Quests, plot and lore
The depiction of the Ancient Greece was visually stunning, but whenever characters spoke, it turned out just a hallow shell. The initial, quite amusing relationship with Markos and his phrase "Everybody benefits!," possibly harking back to Milo Minderbinder, was quickly replaced with nameless, sexless, detached characters encountered along the way to the goal. Which is all the more bizarre these characters were notable figures such as Herodotus, Socrates or Phidias! I probably liked Barnabas the most out of this rather bland mix of characters. At least he had some constitution.
Don't get me wrong – the last entry offered plenty of obscure flavors, characters, threads and references to history. I was glad to speak to a little boy who, at my instigation, took the name Plato.
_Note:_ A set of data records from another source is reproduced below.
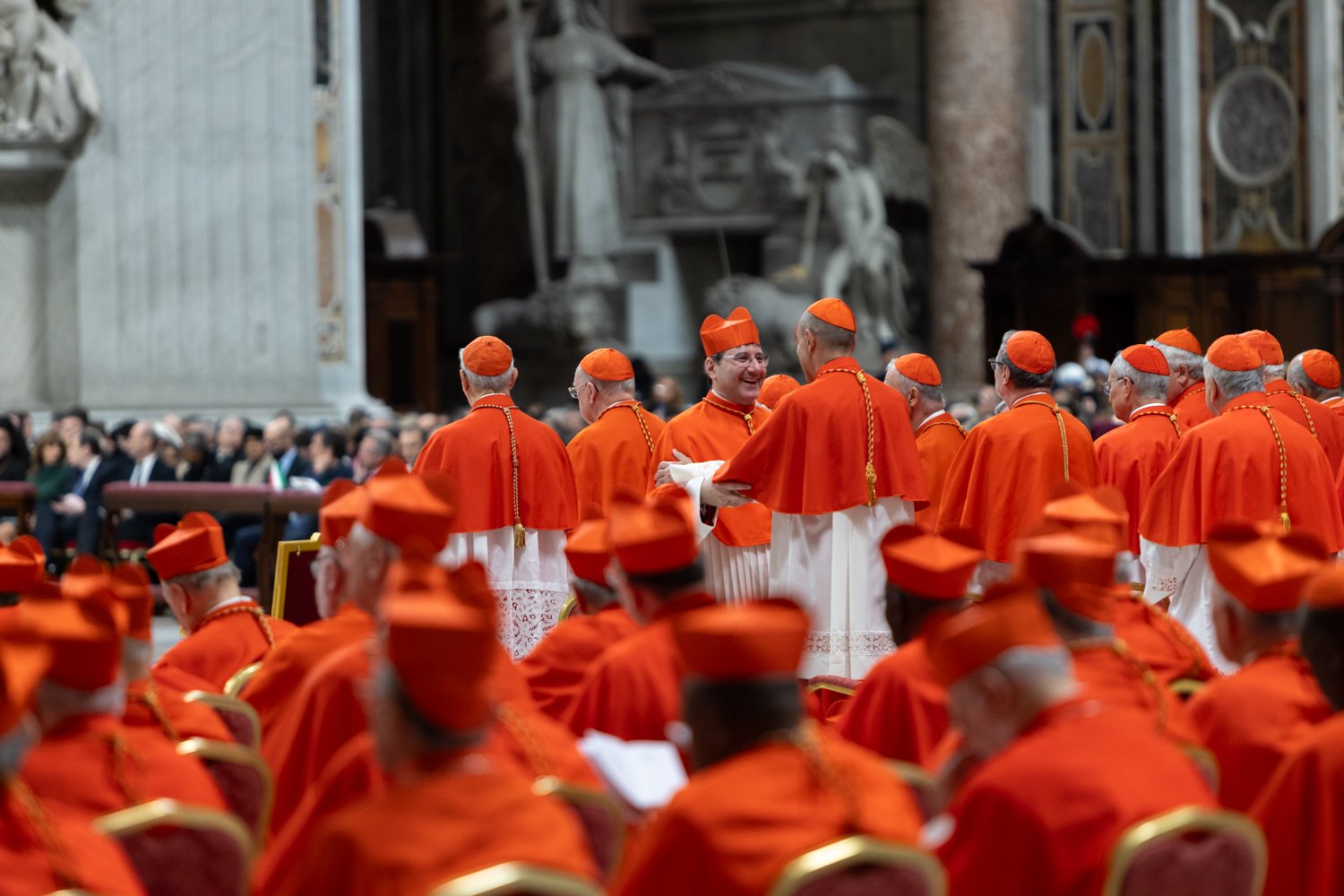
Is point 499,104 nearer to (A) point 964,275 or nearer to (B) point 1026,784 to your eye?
(A) point 964,275

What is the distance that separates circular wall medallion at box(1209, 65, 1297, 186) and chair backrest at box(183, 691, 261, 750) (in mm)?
19342

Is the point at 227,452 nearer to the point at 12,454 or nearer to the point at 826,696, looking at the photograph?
the point at 12,454

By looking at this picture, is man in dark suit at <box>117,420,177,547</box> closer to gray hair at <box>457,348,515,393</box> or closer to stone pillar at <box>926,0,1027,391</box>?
gray hair at <box>457,348,515,393</box>

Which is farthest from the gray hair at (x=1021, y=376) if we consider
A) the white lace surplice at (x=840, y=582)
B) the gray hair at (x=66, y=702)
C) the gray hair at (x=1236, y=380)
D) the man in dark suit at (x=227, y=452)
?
the man in dark suit at (x=227, y=452)

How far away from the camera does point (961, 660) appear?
10.9ft

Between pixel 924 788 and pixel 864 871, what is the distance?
2.71 ft

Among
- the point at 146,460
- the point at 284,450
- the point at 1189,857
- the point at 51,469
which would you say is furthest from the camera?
the point at 146,460

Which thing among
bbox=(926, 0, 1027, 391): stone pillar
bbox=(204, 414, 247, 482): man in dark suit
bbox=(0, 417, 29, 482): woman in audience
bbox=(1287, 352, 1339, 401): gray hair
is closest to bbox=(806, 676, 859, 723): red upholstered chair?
bbox=(1287, 352, 1339, 401): gray hair

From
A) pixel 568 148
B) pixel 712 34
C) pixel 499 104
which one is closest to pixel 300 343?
pixel 568 148

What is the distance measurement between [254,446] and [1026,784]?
11.1 meters

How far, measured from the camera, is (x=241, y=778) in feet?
13.6

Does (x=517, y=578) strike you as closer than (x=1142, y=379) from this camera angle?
No

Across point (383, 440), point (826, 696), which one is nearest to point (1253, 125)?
point (383, 440)

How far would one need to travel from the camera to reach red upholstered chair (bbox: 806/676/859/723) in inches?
246
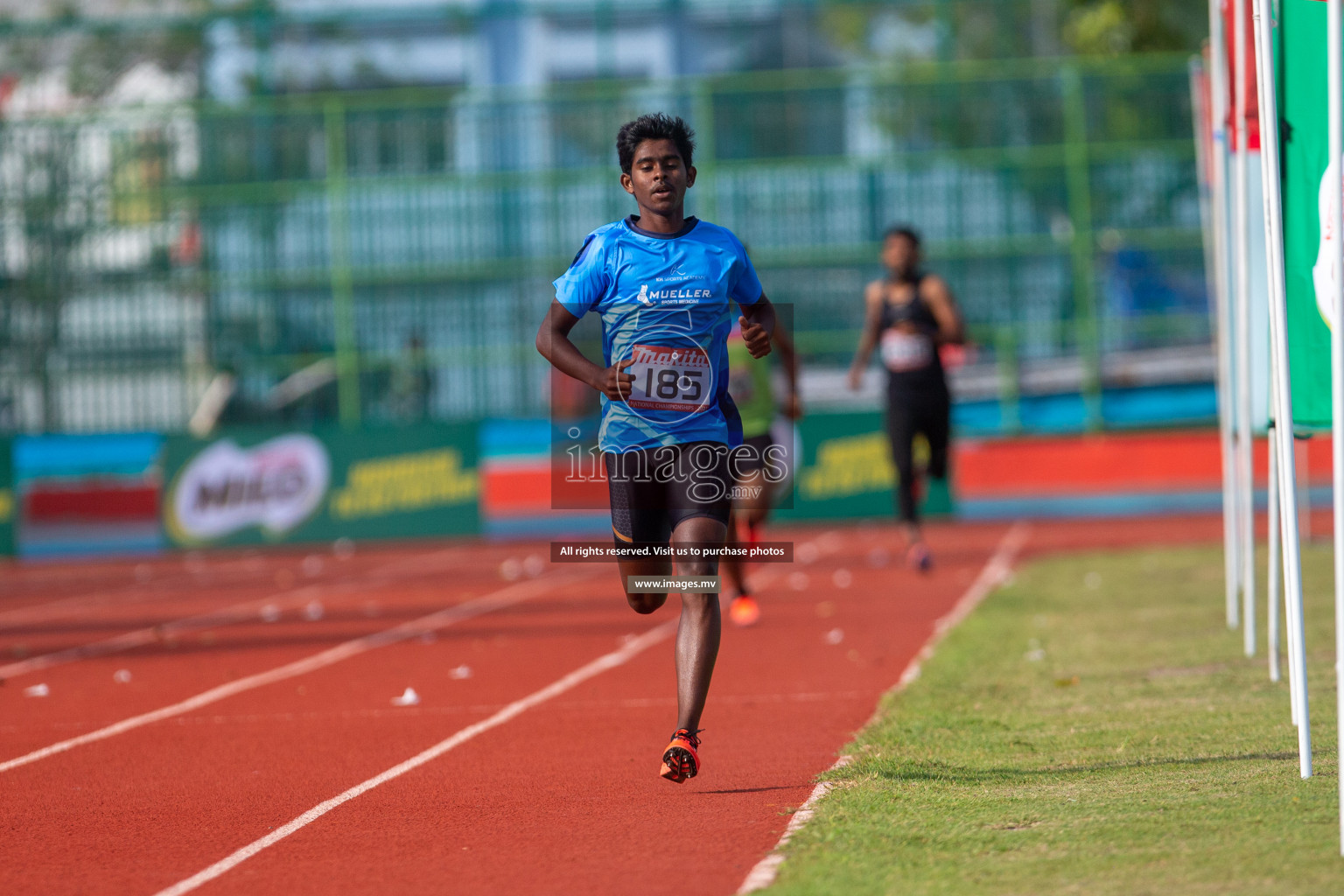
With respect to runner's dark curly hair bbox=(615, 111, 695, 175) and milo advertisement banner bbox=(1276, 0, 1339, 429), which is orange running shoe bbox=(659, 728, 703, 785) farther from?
milo advertisement banner bbox=(1276, 0, 1339, 429)

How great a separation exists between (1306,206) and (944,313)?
21.3 ft

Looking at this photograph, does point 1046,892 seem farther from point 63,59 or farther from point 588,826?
point 63,59

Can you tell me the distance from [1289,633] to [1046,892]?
1.88 meters

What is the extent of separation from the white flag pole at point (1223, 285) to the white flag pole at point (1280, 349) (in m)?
2.74

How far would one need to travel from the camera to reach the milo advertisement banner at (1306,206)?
5723 mm

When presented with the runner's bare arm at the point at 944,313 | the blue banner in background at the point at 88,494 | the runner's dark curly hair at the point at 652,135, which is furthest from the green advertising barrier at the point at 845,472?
the runner's dark curly hair at the point at 652,135

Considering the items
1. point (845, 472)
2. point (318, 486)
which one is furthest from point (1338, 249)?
point (318, 486)

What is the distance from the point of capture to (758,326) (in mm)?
5930

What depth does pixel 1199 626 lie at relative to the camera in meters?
9.92

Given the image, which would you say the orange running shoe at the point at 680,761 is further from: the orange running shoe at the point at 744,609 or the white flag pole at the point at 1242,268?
the orange running shoe at the point at 744,609

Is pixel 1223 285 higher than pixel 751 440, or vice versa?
pixel 1223 285

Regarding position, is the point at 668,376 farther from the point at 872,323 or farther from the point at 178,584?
the point at 178,584

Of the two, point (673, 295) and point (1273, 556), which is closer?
point (673, 295)

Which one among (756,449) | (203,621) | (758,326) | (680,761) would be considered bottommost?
(203,621)
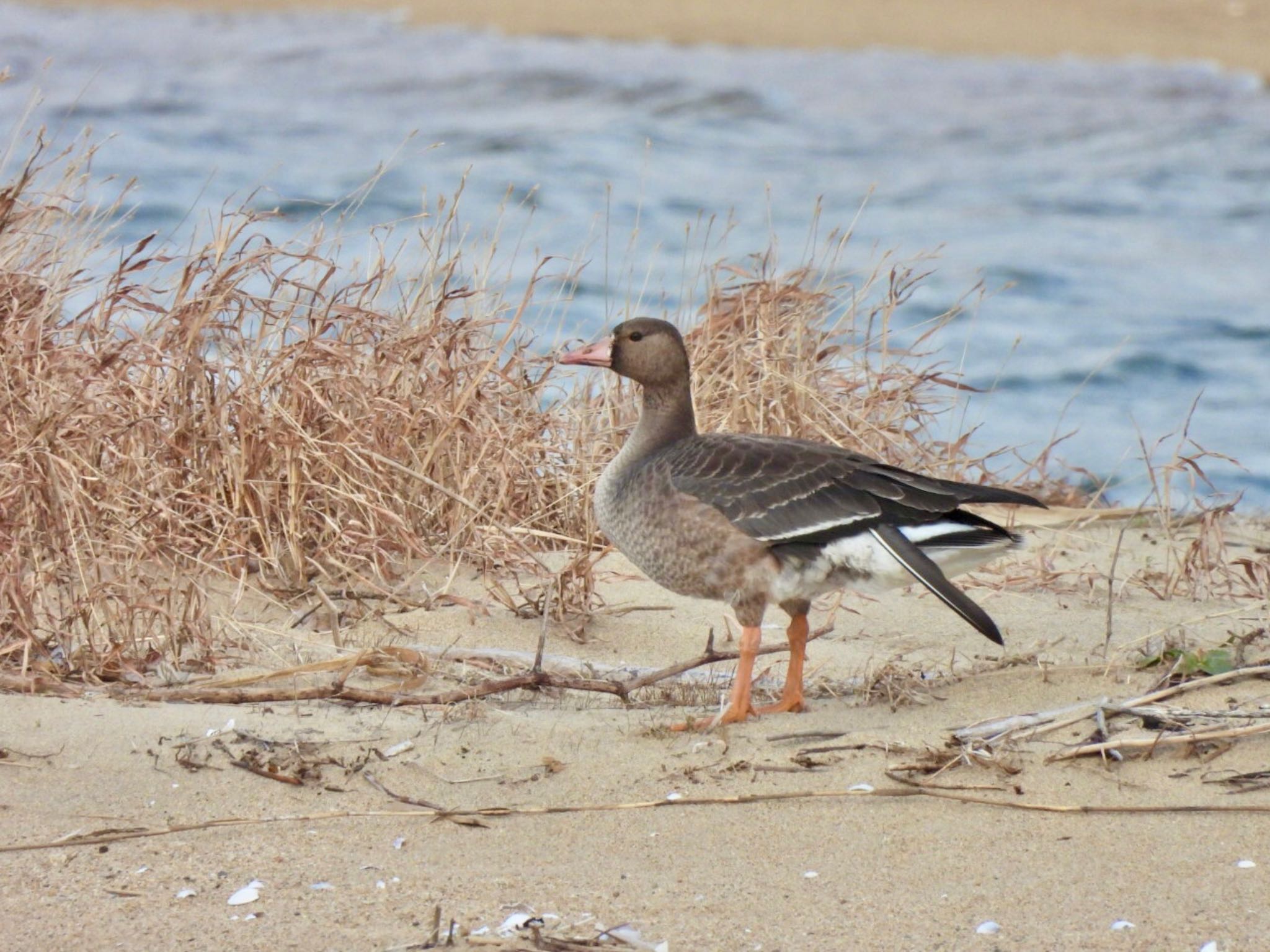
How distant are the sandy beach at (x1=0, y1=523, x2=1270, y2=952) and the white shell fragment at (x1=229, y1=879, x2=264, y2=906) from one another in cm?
2

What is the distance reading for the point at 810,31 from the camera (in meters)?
24.6

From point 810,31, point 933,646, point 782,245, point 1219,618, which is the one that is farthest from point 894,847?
point 810,31

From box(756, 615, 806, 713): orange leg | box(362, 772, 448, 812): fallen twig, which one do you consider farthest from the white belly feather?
box(362, 772, 448, 812): fallen twig

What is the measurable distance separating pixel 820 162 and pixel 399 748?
54.2 ft

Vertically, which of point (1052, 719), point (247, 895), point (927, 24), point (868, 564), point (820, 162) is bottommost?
point (247, 895)

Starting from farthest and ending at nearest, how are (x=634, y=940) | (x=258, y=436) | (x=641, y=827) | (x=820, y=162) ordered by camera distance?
(x=820, y=162)
(x=258, y=436)
(x=641, y=827)
(x=634, y=940)

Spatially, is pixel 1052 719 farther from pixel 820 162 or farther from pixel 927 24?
pixel 927 24

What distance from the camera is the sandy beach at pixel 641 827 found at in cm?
321

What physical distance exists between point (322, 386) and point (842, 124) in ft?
55.8

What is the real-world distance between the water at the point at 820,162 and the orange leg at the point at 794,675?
20.1ft

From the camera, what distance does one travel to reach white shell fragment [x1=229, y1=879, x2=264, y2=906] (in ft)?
10.8

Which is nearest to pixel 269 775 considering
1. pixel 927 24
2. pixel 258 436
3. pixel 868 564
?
pixel 868 564

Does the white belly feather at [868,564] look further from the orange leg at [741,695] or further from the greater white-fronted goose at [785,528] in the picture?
the orange leg at [741,695]

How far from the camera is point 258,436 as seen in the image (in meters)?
5.45
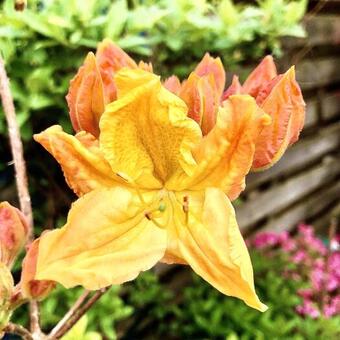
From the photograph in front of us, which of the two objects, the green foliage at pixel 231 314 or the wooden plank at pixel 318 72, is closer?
the green foliage at pixel 231 314

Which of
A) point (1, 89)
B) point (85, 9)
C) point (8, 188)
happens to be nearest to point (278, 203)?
point (8, 188)

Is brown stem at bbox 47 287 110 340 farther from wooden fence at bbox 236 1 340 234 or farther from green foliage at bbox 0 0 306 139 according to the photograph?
wooden fence at bbox 236 1 340 234

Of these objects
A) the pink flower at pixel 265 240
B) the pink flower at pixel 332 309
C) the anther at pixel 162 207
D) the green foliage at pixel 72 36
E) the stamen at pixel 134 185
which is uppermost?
the stamen at pixel 134 185

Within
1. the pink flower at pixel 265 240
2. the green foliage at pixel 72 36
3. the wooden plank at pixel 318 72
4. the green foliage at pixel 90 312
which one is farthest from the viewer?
the wooden plank at pixel 318 72

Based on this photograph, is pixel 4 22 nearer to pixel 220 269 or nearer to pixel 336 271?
pixel 220 269

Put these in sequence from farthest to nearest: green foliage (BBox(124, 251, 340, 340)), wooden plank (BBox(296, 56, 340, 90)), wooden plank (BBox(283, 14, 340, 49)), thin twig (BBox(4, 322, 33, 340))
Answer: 1. wooden plank (BBox(296, 56, 340, 90))
2. wooden plank (BBox(283, 14, 340, 49))
3. green foliage (BBox(124, 251, 340, 340))
4. thin twig (BBox(4, 322, 33, 340))

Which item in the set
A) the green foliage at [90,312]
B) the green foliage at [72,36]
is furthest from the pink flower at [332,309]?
the green foliage at [72,36]

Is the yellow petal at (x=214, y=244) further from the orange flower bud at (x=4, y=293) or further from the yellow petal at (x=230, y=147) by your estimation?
the orange flower bud at (x=4, y=293)

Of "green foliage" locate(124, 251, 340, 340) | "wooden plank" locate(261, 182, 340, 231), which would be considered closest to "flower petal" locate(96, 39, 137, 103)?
"green foliage" locate(124, 251, 340, 340)
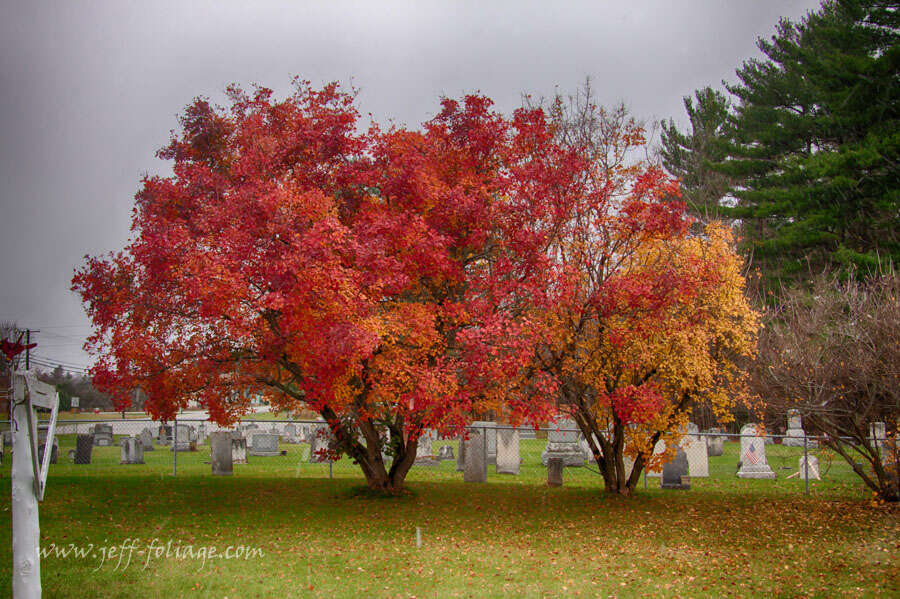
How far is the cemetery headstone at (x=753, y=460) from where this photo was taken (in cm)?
1920

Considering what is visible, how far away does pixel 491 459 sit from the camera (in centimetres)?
2312

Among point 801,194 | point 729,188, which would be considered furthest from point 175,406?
point 729,188

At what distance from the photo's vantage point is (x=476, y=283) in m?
12.3

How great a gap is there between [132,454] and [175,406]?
10.7 m

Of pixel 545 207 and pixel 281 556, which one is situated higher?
pixel 545 207

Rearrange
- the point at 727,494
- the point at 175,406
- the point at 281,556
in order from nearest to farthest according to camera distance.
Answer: the point at 281,556 → the point at 175,406 → the point at 727,494

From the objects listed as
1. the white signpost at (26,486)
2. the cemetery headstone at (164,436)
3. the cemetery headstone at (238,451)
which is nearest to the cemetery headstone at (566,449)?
the cemetery headstone at (238,451)

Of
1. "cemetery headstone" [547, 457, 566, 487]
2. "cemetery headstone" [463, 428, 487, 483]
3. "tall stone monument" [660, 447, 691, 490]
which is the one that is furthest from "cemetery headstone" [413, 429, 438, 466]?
"tall stone monument" [660, 447, 691, 490]

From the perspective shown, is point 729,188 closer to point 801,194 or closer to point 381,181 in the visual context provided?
point 801,194

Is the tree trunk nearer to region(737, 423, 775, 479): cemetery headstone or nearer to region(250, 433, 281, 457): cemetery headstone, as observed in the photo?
region(737, 423, 775, 479): cemetery headstone

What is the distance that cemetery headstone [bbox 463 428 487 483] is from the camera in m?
17.3

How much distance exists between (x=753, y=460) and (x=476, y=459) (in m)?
8.23

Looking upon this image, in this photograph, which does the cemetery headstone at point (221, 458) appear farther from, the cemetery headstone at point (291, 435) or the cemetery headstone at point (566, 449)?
the cemetery headstone at point (291, 435)

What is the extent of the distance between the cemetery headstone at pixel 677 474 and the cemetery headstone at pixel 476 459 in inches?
173
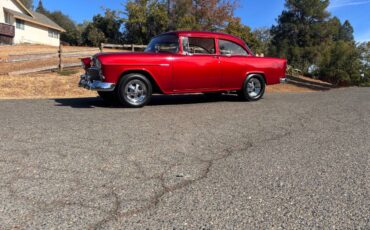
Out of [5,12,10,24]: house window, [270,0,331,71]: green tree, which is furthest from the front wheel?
[270,0,331,71]: green tree

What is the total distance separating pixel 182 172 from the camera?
11.0 feet

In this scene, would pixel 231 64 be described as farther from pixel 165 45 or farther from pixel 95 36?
pixel 95 36

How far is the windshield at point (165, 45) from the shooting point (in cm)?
756

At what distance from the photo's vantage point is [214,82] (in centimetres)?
793

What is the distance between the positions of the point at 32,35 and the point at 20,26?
2.27 metres

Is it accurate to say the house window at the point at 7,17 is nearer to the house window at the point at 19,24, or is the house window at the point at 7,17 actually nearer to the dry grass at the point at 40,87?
the house window at the point at 19,24

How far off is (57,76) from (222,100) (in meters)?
7.42

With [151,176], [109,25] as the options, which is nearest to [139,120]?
[151,176]

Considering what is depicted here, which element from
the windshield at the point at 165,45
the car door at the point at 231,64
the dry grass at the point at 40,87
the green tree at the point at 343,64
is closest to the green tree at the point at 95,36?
the green tree at the point at 343,64

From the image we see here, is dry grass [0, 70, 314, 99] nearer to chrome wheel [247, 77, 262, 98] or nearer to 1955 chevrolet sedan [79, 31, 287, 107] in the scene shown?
1955 chevrolet sedan [79, 31, 287, 107]

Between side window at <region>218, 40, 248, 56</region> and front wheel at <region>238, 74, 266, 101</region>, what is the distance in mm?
650

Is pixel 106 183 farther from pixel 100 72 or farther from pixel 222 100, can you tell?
pixel 222 100

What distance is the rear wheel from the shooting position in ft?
22.9

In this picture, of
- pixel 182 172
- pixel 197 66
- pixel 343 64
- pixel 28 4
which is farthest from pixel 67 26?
pixel 182 172
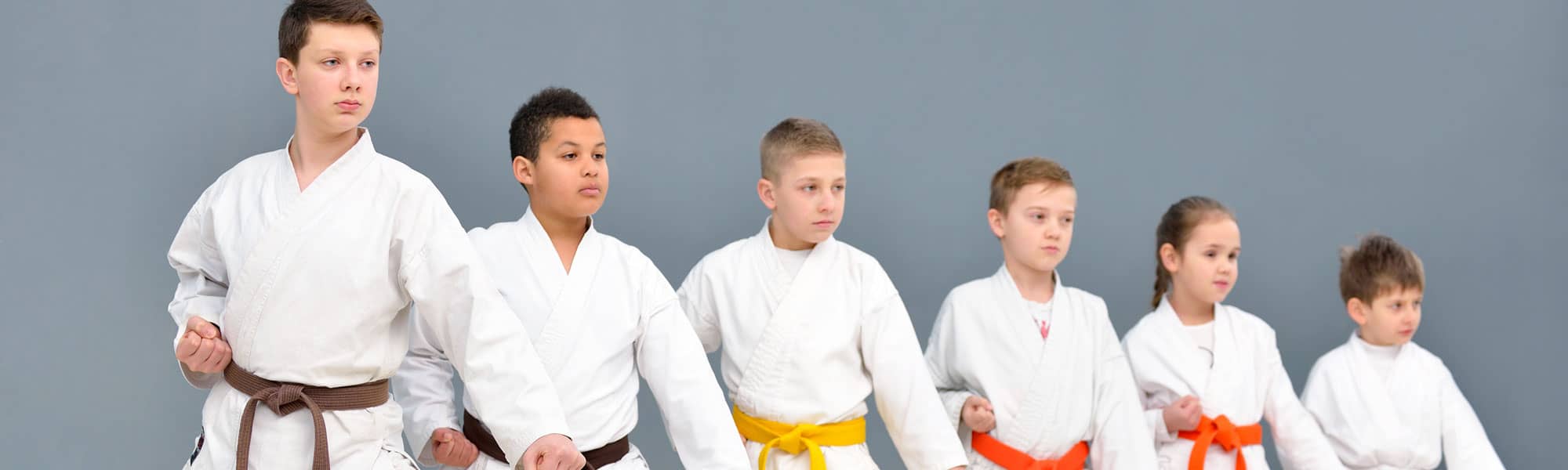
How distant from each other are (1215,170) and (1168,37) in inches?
19.5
But the enormity of these encounters were done in some grossly uninteresting way. The directing of the conversations with NPCs was a failure of artificiality. They often looked like mere mannequins, only with advanced animations.
This is perhaps my biggest fear and at the same time my biggest wish – to see characters of flesh and blood, with compelling stories and vivid biographies in Assassin's Creed Valhalla. Let these characters be alive, let them speak to us with an accent, without sounding so artificial. It doesn't take Rockstar Games-level of narrative skills, but a greater focus on dialogue will greatly benefit the immersion.
Scandinavia and early medieval England are the perfect setting for a thick and bloody plot. I can even run around villages and collect chicken eggs if that's what Ubisoft wants me to do. But only if I get a great, involving story.